Table 1 Duration of US free trade agreement negotiations (in months)
US FTA partner From launch date to signing From launch date to implementation Jordan 4 18 Dominican Republic 6 37 Bahrain 7 30 Oman 10 45 Korea 13 69 Australia 14 22 Israel 15 29 Morocco 16 35 Costa Rica 18 71 El Salvador 18 37 Guatemala 18 40 Honduras 18 38 Mexico 18 31 Nicaragua 18 38 Canada 20 32 Peru 23 56 Singapore 29 37 Chile 30 36 Colombia 31 96 Panama 38 102 Average 18 45
On top of the fact that this would be off-the-charts short for a meaningful FTA in any case, neither of the two "shortening" conditions that were found exist here; it is not a US election year, and while the UK is nominally a monarchy, the monarch holds no power and Parliament is, no doubt, going to be involved in any substantial change in trading relationship.
Despite the small sample, two variables are significant in explaining the delay between launch and signing.
- A king. Having a monarch reduces the length of negotiation by about half. Only four agreements took less than a year, and three were with Bahrain, Jordan, and Oman. A king surely has more leeway to carry out reforms he deems reasonable. (The fourth was the Dominican Republic’s negotiation to join the Central American Free Trade Agreement or CAFTA, though it benefited from joining late, which may suggest that late entrants to an already negotiated TPP could also face shorter delays.)

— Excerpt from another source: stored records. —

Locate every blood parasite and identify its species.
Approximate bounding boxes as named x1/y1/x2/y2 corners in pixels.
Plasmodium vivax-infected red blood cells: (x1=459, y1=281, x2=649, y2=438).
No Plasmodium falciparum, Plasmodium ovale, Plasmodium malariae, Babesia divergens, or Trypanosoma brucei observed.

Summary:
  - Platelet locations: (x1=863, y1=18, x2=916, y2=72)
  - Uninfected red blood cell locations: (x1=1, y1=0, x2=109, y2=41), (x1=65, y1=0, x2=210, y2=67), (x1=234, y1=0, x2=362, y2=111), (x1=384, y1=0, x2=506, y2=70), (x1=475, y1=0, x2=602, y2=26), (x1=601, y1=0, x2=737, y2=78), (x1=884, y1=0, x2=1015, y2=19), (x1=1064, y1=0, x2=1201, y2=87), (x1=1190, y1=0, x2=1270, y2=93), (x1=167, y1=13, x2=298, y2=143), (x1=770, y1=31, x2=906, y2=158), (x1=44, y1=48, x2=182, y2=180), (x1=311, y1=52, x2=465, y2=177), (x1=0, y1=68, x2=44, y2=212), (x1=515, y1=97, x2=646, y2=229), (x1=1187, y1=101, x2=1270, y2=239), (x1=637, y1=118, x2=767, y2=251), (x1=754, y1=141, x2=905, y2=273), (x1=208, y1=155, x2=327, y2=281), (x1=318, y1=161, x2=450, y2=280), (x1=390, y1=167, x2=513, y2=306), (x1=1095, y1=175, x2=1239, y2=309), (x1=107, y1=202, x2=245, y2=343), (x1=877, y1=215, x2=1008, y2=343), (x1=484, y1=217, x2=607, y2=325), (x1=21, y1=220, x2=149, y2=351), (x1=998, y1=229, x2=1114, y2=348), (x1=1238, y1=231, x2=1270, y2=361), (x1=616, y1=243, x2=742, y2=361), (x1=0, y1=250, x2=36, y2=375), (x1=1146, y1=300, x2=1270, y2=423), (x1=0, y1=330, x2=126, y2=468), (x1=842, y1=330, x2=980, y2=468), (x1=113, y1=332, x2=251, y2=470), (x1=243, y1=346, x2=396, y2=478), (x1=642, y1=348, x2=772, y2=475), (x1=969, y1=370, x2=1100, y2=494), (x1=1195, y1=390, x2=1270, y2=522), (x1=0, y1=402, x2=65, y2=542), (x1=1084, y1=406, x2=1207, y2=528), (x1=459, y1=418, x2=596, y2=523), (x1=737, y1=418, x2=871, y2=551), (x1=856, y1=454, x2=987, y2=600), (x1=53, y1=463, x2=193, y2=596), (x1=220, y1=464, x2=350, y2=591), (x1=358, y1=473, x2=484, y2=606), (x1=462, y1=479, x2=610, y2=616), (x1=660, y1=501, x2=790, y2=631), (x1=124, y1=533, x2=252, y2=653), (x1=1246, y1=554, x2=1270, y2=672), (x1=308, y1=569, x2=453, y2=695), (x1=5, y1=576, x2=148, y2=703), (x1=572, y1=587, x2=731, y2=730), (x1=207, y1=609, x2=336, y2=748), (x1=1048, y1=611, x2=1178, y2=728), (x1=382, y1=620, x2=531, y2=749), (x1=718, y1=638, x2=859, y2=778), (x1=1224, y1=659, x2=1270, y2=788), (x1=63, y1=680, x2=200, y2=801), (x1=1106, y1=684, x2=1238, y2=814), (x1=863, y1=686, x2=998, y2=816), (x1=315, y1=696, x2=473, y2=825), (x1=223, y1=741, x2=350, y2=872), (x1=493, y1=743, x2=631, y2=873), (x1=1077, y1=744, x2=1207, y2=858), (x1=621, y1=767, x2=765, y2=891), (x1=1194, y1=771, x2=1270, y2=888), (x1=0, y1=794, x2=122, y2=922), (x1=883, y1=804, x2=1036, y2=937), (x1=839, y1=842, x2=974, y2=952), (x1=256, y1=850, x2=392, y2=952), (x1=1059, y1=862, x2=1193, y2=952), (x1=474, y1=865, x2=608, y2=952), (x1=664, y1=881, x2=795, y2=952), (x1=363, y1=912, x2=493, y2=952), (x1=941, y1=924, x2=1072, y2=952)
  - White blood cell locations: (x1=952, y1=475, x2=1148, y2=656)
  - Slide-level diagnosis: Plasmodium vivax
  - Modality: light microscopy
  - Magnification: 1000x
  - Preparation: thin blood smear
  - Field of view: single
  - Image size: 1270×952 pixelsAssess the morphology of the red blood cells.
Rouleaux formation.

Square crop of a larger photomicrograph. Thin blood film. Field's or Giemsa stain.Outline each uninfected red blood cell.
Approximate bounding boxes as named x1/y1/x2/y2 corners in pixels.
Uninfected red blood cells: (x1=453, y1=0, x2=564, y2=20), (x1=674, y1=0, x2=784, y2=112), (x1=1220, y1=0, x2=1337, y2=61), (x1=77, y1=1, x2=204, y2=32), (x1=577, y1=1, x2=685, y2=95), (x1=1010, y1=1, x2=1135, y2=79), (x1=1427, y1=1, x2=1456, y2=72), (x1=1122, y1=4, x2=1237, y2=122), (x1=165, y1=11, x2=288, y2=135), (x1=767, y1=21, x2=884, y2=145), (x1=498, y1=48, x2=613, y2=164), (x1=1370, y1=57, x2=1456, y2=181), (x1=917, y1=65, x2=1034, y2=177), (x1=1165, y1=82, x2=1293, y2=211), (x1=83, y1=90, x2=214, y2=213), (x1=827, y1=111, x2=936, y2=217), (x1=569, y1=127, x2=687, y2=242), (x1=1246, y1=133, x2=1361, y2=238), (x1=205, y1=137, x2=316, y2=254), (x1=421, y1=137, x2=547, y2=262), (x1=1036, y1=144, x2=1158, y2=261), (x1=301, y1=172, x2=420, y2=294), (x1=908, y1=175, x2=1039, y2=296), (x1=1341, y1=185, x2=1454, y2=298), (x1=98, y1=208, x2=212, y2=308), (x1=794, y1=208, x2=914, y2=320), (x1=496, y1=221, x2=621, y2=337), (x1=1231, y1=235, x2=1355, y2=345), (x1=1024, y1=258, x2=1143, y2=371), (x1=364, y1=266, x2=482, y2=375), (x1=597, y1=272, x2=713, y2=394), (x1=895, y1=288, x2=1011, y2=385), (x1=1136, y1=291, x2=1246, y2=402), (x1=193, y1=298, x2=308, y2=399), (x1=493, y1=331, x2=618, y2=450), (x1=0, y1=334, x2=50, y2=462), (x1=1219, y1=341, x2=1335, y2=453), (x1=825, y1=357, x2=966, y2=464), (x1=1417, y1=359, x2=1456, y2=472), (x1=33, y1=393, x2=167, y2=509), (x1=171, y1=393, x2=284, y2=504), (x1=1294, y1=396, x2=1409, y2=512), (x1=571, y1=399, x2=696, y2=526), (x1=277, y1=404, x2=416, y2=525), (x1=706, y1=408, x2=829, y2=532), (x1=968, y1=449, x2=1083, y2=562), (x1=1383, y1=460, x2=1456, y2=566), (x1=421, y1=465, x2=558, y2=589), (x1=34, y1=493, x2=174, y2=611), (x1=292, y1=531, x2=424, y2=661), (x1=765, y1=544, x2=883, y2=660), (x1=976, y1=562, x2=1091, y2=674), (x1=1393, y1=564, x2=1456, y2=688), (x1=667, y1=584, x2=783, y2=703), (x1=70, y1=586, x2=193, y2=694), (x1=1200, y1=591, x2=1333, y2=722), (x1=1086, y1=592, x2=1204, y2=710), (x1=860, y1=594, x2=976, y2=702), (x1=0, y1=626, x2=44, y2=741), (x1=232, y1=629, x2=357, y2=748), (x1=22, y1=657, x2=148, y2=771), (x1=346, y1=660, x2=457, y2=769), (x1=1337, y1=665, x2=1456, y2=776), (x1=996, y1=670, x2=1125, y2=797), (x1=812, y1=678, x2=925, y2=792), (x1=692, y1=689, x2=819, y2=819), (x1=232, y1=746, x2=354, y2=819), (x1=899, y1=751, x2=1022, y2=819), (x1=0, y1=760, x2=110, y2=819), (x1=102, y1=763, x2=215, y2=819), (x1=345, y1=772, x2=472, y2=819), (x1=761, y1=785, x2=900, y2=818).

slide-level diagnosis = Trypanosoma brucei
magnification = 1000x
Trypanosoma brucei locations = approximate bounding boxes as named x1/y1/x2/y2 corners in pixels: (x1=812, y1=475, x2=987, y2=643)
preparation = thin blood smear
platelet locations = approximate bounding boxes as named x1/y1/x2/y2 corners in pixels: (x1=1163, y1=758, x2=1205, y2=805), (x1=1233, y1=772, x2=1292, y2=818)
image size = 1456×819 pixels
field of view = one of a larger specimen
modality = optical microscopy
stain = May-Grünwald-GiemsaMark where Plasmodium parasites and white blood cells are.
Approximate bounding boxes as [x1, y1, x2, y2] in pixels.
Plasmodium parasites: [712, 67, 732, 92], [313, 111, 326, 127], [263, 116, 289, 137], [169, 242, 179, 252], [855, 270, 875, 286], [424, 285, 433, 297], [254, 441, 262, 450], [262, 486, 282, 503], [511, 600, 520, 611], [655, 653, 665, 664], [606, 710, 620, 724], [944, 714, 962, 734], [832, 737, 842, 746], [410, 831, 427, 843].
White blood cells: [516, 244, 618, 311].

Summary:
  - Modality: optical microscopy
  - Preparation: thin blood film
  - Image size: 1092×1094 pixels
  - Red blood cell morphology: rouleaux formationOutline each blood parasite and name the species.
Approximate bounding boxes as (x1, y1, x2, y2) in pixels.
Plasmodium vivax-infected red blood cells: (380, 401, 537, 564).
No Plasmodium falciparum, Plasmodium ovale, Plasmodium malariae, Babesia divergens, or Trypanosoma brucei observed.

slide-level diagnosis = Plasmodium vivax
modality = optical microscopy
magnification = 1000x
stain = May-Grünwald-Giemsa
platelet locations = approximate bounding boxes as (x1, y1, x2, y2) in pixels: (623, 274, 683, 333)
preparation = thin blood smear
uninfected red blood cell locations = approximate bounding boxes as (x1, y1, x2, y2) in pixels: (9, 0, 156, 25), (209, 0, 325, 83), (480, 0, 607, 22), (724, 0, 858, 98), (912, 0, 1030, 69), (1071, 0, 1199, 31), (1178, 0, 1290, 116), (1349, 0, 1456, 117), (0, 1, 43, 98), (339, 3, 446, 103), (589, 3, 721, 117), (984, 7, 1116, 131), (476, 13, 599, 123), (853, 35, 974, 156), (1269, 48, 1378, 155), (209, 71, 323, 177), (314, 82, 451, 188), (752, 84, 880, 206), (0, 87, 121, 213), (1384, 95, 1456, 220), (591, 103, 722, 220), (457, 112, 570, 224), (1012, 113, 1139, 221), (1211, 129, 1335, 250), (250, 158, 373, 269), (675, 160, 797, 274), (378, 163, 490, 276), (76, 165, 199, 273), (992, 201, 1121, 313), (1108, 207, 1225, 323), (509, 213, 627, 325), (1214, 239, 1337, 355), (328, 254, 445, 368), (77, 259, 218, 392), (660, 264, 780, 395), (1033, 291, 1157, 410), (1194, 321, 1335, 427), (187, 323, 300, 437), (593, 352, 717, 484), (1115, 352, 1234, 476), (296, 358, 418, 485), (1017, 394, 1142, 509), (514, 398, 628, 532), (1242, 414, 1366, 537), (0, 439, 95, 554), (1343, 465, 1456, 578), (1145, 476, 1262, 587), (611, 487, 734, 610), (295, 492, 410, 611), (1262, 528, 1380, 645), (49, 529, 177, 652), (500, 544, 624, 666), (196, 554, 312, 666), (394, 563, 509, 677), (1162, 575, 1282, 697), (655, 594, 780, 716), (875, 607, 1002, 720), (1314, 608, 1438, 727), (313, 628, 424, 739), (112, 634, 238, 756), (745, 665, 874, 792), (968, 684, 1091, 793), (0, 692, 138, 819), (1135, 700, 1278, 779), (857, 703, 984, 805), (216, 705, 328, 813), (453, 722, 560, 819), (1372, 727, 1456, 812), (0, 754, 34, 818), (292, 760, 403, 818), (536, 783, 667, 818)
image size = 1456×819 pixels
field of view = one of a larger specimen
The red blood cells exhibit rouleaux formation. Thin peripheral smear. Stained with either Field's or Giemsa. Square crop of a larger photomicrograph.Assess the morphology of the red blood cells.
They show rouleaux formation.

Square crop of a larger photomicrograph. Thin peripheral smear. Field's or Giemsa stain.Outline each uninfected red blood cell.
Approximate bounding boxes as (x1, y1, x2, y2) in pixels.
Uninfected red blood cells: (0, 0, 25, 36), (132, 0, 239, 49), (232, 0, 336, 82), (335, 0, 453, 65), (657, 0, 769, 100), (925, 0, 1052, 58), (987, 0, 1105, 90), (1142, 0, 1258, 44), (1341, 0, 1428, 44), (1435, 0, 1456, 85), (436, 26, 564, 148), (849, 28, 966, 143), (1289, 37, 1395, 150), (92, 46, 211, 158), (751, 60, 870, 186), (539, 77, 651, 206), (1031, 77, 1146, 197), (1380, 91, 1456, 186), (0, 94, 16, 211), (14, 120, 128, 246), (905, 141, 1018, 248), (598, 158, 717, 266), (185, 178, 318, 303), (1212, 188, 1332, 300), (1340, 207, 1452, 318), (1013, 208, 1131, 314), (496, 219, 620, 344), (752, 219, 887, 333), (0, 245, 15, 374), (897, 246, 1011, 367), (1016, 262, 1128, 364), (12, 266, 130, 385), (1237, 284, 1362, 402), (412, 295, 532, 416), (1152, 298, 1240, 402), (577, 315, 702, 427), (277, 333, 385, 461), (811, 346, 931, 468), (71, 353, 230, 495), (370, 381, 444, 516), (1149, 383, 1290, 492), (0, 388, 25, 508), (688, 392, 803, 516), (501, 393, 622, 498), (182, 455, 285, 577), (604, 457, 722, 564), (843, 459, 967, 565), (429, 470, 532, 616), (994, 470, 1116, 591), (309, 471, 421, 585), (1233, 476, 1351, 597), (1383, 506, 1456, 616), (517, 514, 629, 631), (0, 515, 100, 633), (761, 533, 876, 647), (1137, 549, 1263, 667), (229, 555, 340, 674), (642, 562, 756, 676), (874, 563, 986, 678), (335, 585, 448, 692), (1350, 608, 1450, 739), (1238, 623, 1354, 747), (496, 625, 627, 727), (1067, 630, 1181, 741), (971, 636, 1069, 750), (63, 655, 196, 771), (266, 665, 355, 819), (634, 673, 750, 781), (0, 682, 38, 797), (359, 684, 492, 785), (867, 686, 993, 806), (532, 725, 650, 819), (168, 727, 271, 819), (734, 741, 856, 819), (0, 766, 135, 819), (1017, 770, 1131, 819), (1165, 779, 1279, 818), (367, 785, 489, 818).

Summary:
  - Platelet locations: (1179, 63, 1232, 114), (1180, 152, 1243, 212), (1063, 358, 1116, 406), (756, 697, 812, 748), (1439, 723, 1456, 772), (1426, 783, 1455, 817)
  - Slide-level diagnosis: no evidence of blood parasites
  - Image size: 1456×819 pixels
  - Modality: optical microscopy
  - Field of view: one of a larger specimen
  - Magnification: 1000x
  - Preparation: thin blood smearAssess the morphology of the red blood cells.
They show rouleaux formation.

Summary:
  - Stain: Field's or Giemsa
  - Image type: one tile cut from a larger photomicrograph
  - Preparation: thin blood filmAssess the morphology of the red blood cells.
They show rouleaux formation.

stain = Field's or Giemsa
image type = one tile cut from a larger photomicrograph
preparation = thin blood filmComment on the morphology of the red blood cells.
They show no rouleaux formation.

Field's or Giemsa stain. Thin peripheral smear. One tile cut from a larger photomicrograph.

- An election year. Agreements that are signed in a US presidential election year end up taking about 40 percent less time than agreements signed in other years. This makes sense: Negotiating presidents want to close agreements that they started, which will be part of their legacy. The urge to close is real: More than half of the US agreements were signed in election years and of course the TPP, if implemented, will add to that group.
In the UK's case, there was some prior discussion about a UK-USA FTA, so maybe they could bootstrap off that to reduce the negotiation time, but I have a hard time believing that even an administration-friendly, Republican-majority Congress is going to sign off on whatever the Trump administration negotiates in a major FTA without having some kind of input.